Given exercise =
Show each line of the listing below that contains the word "headdress", copied unchanged.

• • • • • • •

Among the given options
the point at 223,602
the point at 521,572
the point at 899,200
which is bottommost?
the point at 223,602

• • • • • • •

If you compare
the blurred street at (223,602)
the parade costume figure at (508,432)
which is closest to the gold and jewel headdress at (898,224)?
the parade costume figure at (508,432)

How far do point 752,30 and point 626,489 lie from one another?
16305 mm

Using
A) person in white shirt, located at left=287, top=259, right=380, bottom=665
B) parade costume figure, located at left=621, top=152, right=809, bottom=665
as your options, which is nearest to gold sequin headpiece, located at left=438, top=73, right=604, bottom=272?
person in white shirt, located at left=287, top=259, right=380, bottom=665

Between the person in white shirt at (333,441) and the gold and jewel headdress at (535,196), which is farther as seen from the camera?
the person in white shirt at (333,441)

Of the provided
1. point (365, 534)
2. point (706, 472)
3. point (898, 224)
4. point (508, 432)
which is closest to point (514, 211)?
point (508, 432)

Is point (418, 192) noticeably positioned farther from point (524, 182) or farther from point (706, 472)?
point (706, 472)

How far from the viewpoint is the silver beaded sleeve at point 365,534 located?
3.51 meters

• • • • • • •

Complete response =
which is closest to the gold and jewel headdress at (898,224)?
Between the person in white shirt at (333,441) and the gold and jewel headdress at (535,196), which is farther as seen from the camera?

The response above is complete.